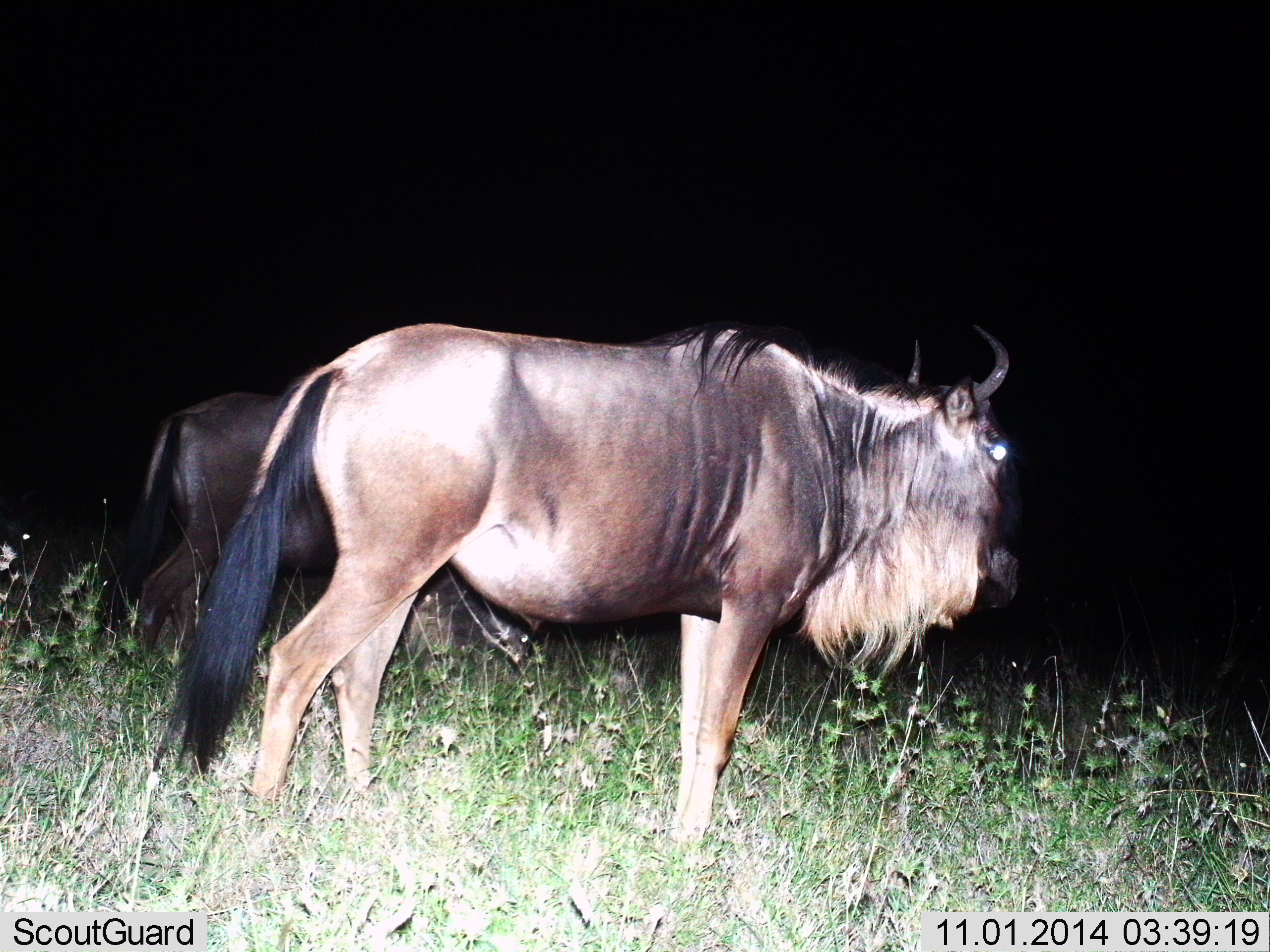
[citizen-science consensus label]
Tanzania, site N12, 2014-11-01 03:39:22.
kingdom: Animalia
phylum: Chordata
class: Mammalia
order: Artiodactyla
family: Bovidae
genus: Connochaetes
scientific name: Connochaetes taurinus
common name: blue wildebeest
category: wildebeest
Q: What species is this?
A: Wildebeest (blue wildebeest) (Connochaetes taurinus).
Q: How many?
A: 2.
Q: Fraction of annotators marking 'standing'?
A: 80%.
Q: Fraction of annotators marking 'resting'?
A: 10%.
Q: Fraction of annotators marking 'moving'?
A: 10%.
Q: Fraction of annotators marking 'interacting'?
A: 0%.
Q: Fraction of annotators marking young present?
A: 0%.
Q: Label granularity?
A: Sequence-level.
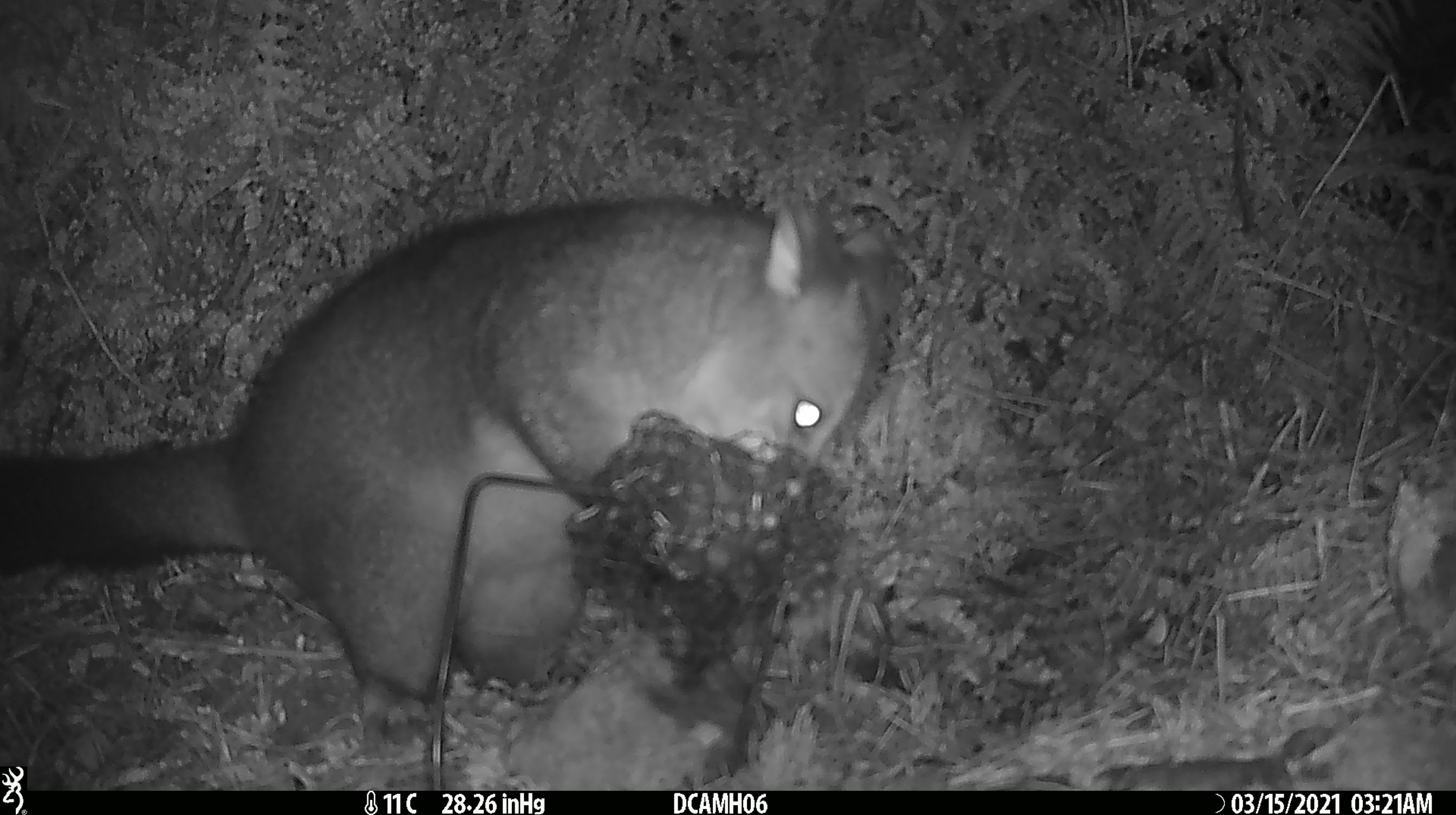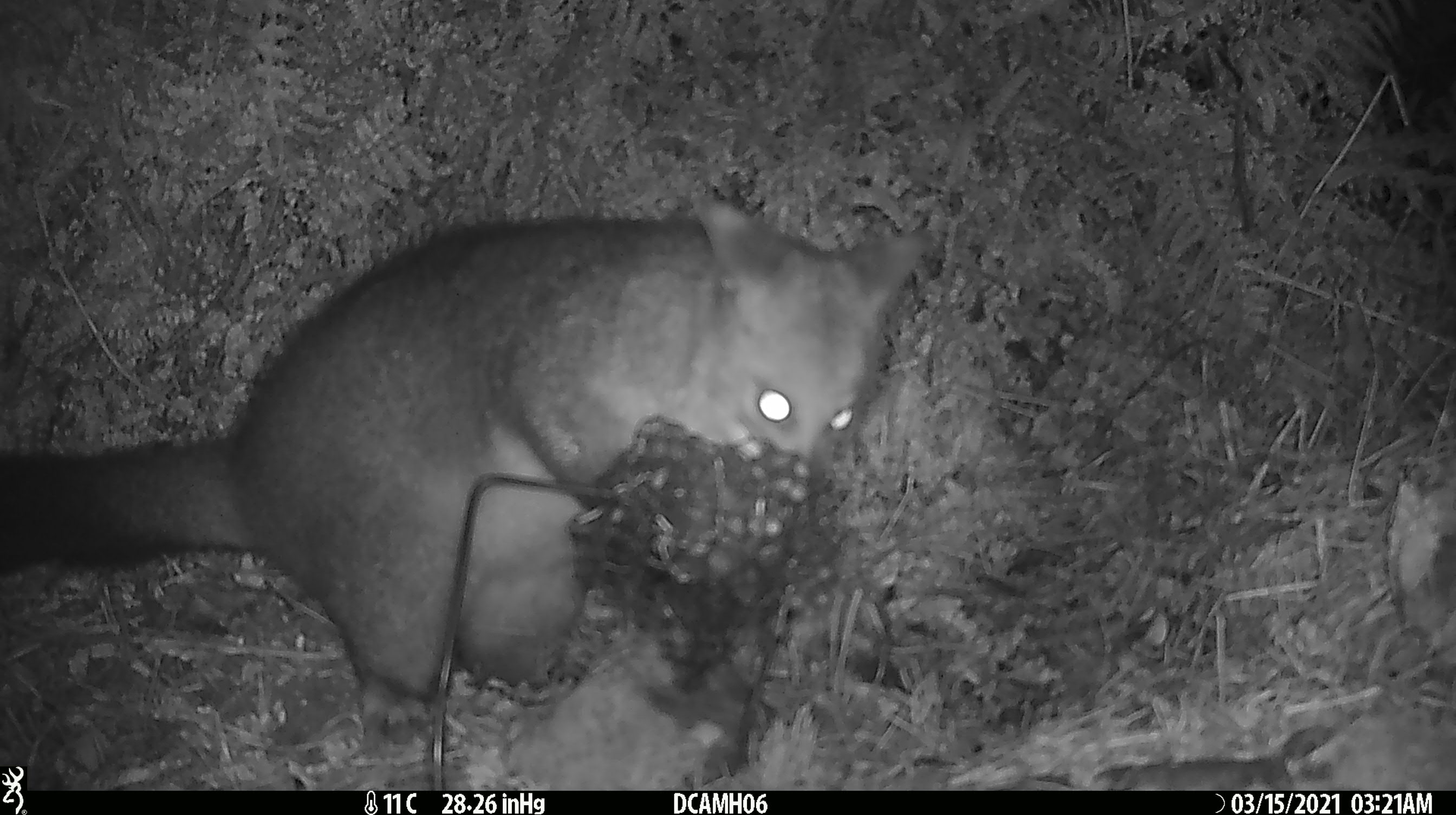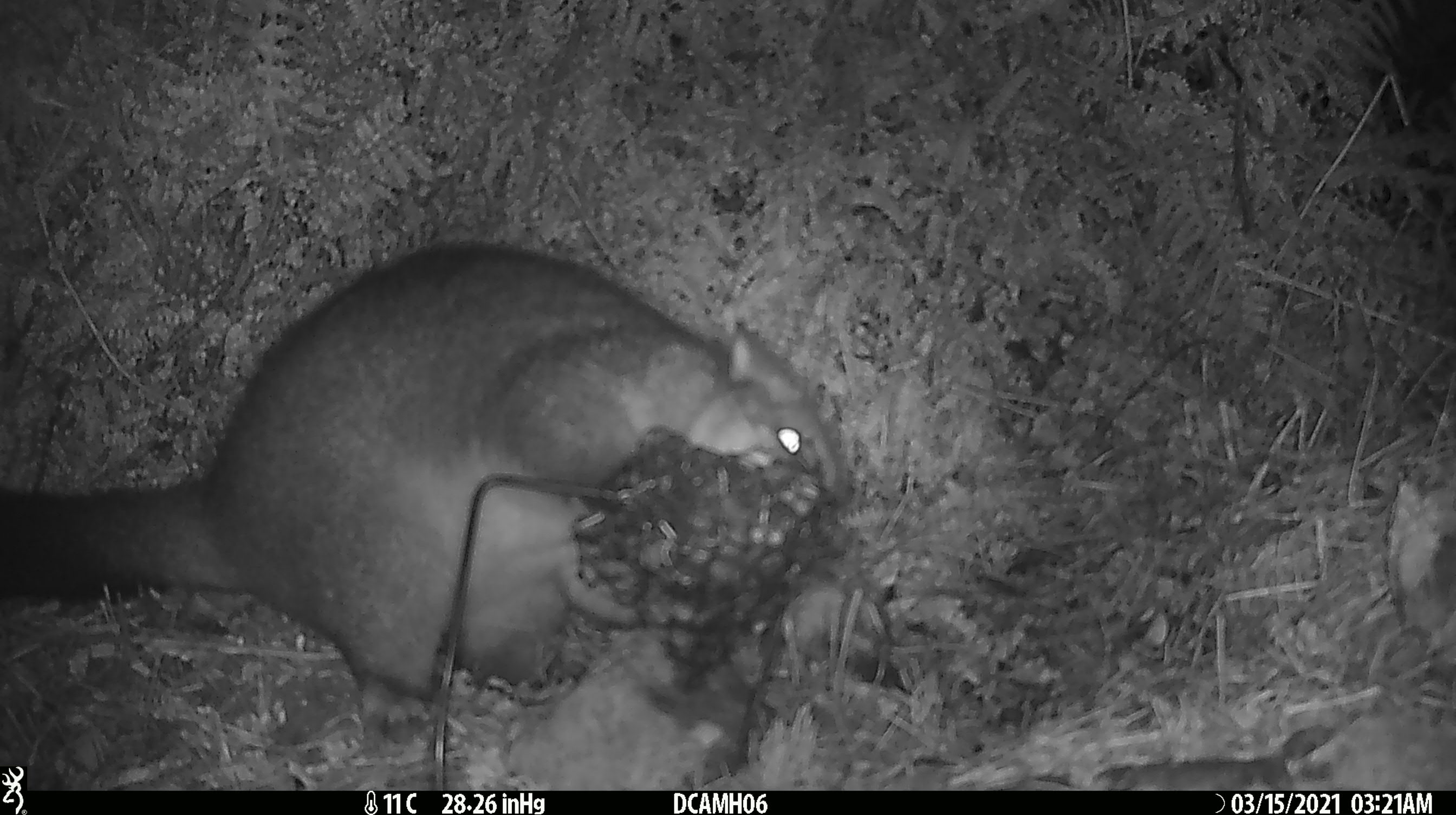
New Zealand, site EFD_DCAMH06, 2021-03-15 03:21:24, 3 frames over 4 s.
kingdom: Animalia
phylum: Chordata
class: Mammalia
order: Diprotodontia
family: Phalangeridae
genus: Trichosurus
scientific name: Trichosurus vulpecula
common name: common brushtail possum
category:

--------

-- AIM OF THE TASK --
Write out exactly the lines from the one containing "Q: Fraction of annotators marking 'resting'?" through the end of the records above, both included, leaving all pictures out.

-- COMPLETED EXERCISE --
Q: Fraction of annotators marking 'resting'?
A: 10%.
Q: Fraction of annotators marking 'moving'?
A: 10%.
Q: Fraction of annotators marking 'interacting'?
A: 0%.
Q: Fraction of annotators marking young present?
A: 0%.
Q: Label granularity?
A: Sequence-level.
New Zealand, site EFD_DCAMH06, 2021-03-15 03:21:24, 3 frames over 4 s.
kingdom: Animalia
phylum: Chordata
class: Mammalia
order: Diprotodontia
family: Phalangeridae
genus: Trichosurus
scientific name: Trichosurus vulpecula
common name: common brushtail possum
category:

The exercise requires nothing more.